As a Protestant Christian, Ahok is the first non-Muslim governor of Jakarta in 50 years as well as being ethnically Chinese, a minority which faces discrimination in Indonesia. He is currently running for re-election as governor on an anti-corruption platform.
Ahok was accused of blasphemy by Islamists after he said that a verse of the Quran which hardliners say prohibits Muslims from voting for non-Muslims does not in fact prohibit them from doing so. He has since apologized for the comments.
Ahok, once hugely popular for his tough, reformist approach to running Jakarta, has seen his support plummet amid the controversy. However, opinion polls show he remains ahead of his two rivals and around a third of voters remain undecided.
Ahok told reporters: “This is not the end, there will be a court process which we hope will be open. We will still take part in the election.”
Those backing Ahok for the February 2017 election, in which he is running for re-election as governor of Jakarta on an anti-corruption platform have pledged they will continue to support him. He has not been barred from the February governorship election, in which he is seeking a second term.
Protestors accused Indonesian President Widodo of trying to protect Ahok, who is a key ally of the president and from whom he took over as governor of Jakarta in 2014. At that time there were protests about a non-Muslim governing the city.
Widodo, who has tried to distance himself from Ahok, has repeatedly called for calm and met with top religious, security, and political leaders to discuss the issue.
“We want to remind everyone that this country is one of diverse ethnicities, religions, races and languages,” Widodo said in a speech to security forces. Indonesia recognises six religions and is home to several minority groups that adhere to traditional beliefs.

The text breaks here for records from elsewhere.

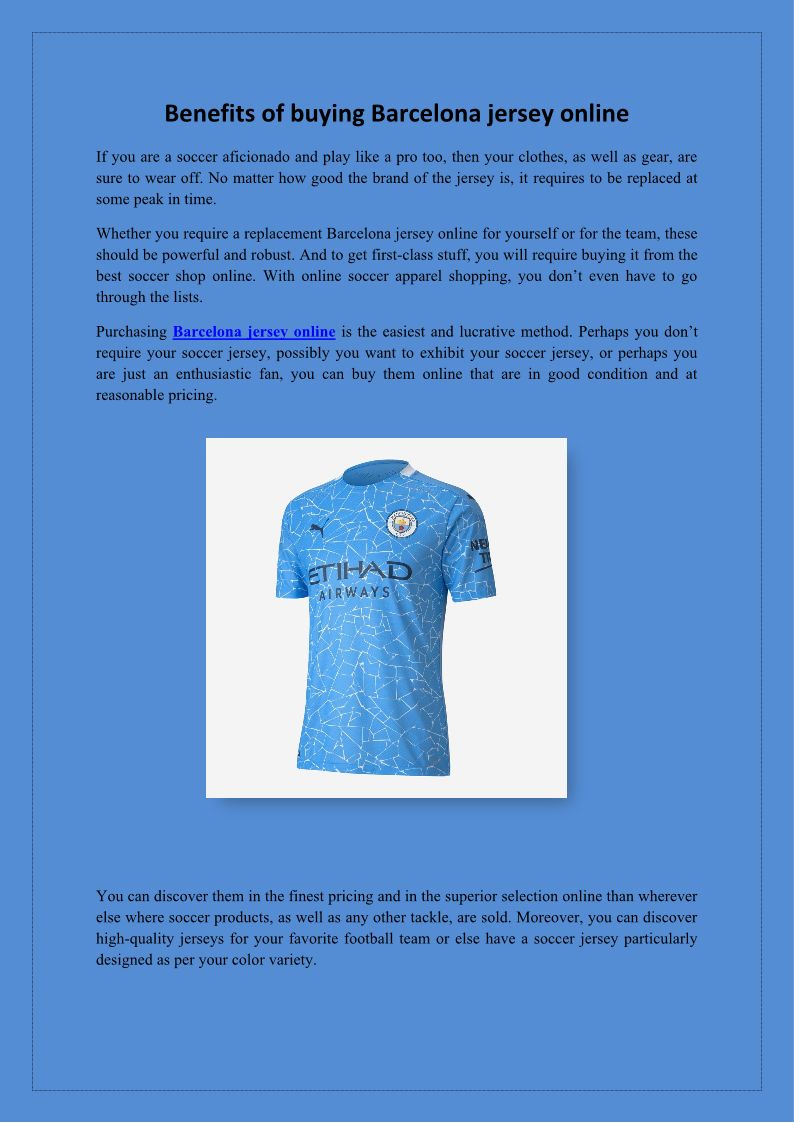 Benefits of buying Barcelona jersey online

If you are a soccer aficionado and play like a pro too, then your clothes, as well as gear, are sure to wear off. No matter how good the brand of the jersey is, it requires to be replaced at some peak in time.

Whether you require a replacement Barcelona jersey online for yourself or for the team, these should be powerful and robust. And to get first-class stuff, you will require buying it from the best soccer shop online. With online soccer apparel shopping, you don't even have to go through the lists.

Purchasing Barcelona jersey online is the easiest and lucrative method. Perhaps you don't require your soccer jersey, possibly you want to exhibit your soccer jersey, or perhaps you are just an enthusiastic fan, you can buy them online that are in good condition and at reasonable pricing.

ETIHAD AIRWAYS

You can discover them in the finest pricing and in the superior selection online than wherever else where soccer products, as well as any other tackle, are sold. Moreover, you can discover high-quality jerseys for your favorite football team or else have a soccer jersey particularly designed as per your color variety.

Widodo has urged police and the military in all parts of the archipelago to step up security as incitement to violence spreads on social media. Two attempted attacks on a church (in which a child died) and a Buddhist temple in Borneo have highlighted religious divisions in the country, though authorities have not linked the events to Ahok’s case.
Human rights activists say a decision to pursue the case against Ahok could set a precedent for persecution of religious minorities. The ease with which Islamic hardliners have been able to use such a minor incident to seriously jeopardize a man’s political career is staggering and shows the sway that such hardline views exercise over many people even in Indonesia, which is normally considered a less extreme Muslim country.
Even if the true reason for the attack on Ahok stems not from what he said about the Quran but from a desire to impede his anti-corruption policies, the fact that his opponents could use a charge of blasphemy as a weapon is a serious injustice and a threat to an open and free society in Indonesia.